Work request.
This task calls for copying every line in the data below that contains the word "over".

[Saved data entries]
-*-

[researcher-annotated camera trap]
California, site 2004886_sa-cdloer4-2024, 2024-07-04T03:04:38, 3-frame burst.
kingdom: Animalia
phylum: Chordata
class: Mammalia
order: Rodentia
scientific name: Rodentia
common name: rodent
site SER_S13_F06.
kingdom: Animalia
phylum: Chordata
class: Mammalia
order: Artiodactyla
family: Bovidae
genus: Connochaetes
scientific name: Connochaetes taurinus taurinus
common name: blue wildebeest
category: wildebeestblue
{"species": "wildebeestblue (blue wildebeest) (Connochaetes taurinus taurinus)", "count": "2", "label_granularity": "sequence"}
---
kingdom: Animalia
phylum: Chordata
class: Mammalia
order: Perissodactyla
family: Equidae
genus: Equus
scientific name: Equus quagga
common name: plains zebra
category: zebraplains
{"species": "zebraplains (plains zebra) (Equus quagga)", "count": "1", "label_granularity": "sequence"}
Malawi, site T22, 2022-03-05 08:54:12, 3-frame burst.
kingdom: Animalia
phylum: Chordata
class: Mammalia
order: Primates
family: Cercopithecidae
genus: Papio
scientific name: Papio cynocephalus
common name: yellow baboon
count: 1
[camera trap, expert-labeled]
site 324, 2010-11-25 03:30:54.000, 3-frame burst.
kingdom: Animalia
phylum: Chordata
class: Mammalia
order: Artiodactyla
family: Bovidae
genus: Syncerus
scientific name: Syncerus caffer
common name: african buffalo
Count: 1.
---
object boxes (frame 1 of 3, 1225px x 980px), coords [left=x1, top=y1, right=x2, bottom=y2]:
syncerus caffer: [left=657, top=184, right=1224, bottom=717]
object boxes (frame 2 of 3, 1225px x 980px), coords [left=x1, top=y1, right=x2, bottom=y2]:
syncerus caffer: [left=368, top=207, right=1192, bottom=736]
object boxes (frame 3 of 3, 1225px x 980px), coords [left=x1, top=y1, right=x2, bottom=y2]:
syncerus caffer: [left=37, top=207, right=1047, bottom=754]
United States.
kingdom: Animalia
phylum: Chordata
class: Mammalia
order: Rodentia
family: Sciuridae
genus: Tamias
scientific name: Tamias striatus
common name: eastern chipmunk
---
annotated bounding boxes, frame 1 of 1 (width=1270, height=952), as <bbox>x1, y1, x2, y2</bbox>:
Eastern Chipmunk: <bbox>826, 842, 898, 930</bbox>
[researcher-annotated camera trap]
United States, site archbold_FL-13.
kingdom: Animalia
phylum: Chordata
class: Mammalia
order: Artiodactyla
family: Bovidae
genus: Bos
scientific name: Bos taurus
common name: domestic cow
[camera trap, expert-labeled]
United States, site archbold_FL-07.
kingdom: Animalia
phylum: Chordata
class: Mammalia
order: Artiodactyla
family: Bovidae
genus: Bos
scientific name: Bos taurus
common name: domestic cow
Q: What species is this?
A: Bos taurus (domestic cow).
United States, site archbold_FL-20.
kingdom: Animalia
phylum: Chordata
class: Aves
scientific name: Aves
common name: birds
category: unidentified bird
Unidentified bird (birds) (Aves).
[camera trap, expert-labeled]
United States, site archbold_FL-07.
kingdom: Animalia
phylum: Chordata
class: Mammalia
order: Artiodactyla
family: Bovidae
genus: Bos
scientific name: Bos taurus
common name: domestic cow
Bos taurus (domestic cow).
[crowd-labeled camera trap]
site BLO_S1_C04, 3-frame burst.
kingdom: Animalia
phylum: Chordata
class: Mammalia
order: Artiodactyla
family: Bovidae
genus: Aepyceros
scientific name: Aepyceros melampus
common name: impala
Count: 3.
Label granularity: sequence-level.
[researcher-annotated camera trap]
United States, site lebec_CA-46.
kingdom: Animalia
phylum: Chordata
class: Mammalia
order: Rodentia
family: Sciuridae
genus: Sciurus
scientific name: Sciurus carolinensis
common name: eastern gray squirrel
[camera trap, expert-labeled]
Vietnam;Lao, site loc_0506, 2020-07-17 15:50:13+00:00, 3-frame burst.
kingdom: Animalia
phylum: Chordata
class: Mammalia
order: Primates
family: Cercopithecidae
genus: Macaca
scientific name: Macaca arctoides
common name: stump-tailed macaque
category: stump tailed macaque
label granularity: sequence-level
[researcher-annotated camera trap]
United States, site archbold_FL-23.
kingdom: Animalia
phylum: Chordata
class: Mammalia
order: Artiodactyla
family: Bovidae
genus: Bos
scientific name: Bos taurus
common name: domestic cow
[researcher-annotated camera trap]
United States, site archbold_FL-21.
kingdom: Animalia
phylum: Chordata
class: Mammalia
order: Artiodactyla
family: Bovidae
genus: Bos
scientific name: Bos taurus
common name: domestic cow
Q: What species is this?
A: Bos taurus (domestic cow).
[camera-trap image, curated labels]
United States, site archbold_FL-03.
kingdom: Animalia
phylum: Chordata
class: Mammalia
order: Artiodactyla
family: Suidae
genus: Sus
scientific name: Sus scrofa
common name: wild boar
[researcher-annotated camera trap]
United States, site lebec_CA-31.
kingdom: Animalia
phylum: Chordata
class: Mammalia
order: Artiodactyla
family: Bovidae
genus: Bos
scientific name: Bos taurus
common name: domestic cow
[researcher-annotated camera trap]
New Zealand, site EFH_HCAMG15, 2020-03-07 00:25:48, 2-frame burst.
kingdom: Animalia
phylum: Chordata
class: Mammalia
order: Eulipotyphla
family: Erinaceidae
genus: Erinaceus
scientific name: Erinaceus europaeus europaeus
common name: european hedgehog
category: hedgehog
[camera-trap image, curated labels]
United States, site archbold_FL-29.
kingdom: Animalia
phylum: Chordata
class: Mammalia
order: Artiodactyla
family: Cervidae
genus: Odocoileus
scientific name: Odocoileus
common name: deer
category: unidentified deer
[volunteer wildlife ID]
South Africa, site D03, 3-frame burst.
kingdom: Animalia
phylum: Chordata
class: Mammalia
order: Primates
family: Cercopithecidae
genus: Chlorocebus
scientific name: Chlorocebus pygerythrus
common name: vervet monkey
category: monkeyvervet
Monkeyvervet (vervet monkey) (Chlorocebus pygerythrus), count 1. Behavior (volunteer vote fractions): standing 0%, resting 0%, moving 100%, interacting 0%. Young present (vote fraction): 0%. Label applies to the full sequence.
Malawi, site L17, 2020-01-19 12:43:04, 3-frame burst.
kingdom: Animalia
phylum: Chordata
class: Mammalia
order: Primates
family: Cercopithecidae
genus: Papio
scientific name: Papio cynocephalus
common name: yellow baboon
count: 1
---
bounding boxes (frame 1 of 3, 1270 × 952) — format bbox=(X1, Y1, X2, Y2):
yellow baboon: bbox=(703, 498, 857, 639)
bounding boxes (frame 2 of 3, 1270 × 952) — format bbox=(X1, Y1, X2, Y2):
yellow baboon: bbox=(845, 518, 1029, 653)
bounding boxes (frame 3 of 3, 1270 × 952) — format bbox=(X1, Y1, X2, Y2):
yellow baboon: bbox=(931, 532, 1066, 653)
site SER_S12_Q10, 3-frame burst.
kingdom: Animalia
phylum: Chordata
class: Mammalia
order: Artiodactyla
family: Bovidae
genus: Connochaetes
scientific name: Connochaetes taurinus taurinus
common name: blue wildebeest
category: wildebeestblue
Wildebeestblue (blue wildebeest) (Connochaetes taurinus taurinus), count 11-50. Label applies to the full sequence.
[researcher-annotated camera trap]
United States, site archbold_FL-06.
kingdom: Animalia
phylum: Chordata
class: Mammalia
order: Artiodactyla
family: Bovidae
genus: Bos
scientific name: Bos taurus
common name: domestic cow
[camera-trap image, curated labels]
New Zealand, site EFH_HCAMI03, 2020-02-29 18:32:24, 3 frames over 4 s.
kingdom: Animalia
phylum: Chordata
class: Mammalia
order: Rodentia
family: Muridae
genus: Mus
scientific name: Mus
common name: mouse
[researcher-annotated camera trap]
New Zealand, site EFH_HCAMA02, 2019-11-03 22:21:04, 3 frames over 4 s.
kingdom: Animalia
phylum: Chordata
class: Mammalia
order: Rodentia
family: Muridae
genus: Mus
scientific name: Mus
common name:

-*-

Solution to this exercise.
New Zealand, site EFH_HCAMI03, 2020-02-29 18:32:24, 3 frames over 4 s.
New Zealand, site EFH_HCAMA02, 2019-11-03 22:21:04, 3 frames over 4 s.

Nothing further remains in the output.